§ **Directions**: Reproduce the entries from the line containing "Considering red fire" through the end of the entries, including both ends, and leave out the pictures.

§ **Available records**:

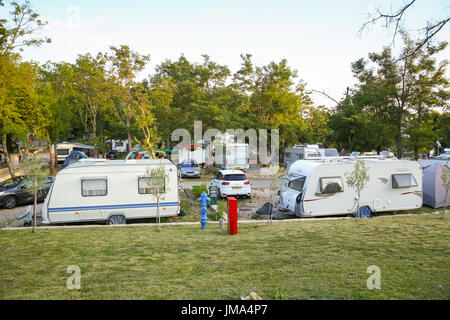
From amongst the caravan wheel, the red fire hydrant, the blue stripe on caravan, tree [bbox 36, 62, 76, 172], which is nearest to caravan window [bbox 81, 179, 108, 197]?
the blue stripe on caravan

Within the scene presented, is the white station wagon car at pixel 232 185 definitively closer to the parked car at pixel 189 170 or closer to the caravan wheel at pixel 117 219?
the caravan wheel at pixel 117 219

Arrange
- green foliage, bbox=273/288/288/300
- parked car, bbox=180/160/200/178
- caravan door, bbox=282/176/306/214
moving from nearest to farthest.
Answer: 1. green foliage, bbox=273/288/288/300
2. caravan door, bbox=282/176/306/214
3. parked car, bbox=180/160/200/178

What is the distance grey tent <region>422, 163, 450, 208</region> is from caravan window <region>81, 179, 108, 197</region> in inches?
536

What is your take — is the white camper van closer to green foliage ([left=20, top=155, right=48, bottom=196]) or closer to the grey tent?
green foliage ([left=20, top=155, right=48, bottom=196])

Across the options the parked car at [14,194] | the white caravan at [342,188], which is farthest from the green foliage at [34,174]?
the white caravan at [342,188]

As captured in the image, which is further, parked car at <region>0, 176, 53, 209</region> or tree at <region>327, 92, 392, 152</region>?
tree at <region>327, 92, 392, 152</region>

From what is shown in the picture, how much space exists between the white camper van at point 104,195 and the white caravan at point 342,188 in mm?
4514

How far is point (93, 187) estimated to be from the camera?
A: 10578 mm

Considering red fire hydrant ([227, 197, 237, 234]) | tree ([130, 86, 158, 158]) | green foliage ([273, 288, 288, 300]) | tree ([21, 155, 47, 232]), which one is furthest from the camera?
tree ([130, 86, 158, 158])

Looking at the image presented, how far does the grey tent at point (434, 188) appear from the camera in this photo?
1365 centimetres

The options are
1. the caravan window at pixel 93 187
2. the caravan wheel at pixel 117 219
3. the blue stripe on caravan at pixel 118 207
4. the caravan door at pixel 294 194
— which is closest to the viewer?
the blue stripe on caravan at pixel 118 207

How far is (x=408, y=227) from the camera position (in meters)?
8.63

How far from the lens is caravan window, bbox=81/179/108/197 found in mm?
10516
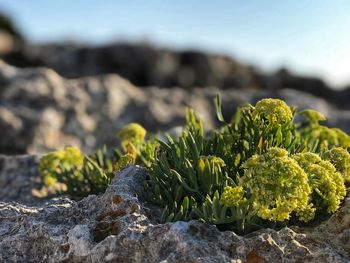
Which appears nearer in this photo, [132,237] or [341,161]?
[132,237]

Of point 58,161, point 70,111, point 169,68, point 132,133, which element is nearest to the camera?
point 132,133

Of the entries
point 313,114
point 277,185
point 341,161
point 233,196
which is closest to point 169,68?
point 313,114

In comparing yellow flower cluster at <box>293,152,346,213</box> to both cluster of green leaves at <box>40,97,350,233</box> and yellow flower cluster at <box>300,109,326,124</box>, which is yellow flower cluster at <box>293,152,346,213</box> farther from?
yellow flower cluster at <box>300,109,326,124</box>

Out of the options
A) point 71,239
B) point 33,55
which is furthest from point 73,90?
point 33,55

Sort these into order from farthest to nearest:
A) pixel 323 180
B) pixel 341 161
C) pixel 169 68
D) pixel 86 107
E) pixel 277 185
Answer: pixel 169 68 → pixel 86 107 → pixel 341 161 → pixel 323 180 → pixel 277 185

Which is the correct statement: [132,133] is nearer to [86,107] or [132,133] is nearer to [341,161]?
[341,161]

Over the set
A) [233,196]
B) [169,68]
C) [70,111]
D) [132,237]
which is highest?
[233,196]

§ **Task answer**:
Considering red fire hydrant ([227, 197, 237, 234]) | tree ([130, 86, 158, 158]) | green foliage ([273, 288, 288, 300]) | tree ([21, 155, 47, 232]), which one is furthest from the camera?
tree ([130, 86, 158, 158])

Looking at the image presented, how far does the grey tent at point (434, 188) appear from the camera in this photo?
1365 centimetres

The options are
1. the caravan window at pixel 93 187
2. the caravan wheel at pixel 117 219
3. the blue stripe on caravan at pixel 118 207
4. the caravan door at pixel 294 194
— which is closest to the viewer?
the blue stripe on caravan at pixel 118 207

How far is (x=408, y=227) from the camera position (in meters)?
8.63

How far from the lens is caravan window, bbox=81/179/108/197 found in mm?
10516
Which appears nearer in this photo, [132,237] or [341,161]?
[132,237]

Of point 58,161, point 70,111, point 169,68, point 132,133, which element is nearest to the camera?
point 132,133

Of the entries
point 313,114
point 277,185
point 341,161
point 233,196
which is closest to point 169,68?
point 313,114

In comparing yellow flower cluster at <box>293,152,346,213</box> to both cluster of green leaves at <box>40,97,350,233</box> and yellow flower cluster at <box>300,109,326,124</box>, which is yellow flower cluster at <box>293,152,346,213</box> farther from?
yellow flower cluster at <box>300,109,326,124</box>

Out of the options
A) point 71,239
B) point 33,55
which is furthest from point 73,90?
point 33,55

Sort these into order from farthest to nearest:
A) pixel 323 180
B) pixel 341 161
C) pixel 169 68
D) pixel 86 107
E) pixel 277 185
Answer: pixel 169 68 → pixel 86 107 → pixel 341 161 → pixel 323 180 → pixel 277 185

Which is the correct statement: [132,133] is nearer to [86,107] or [132,133] is nearer to [341,161]?
[341,161]

Over the set
A) [233,196]
B) [169,68]
C) [70,111]
D) [132,237]
which is highest?
[233,196]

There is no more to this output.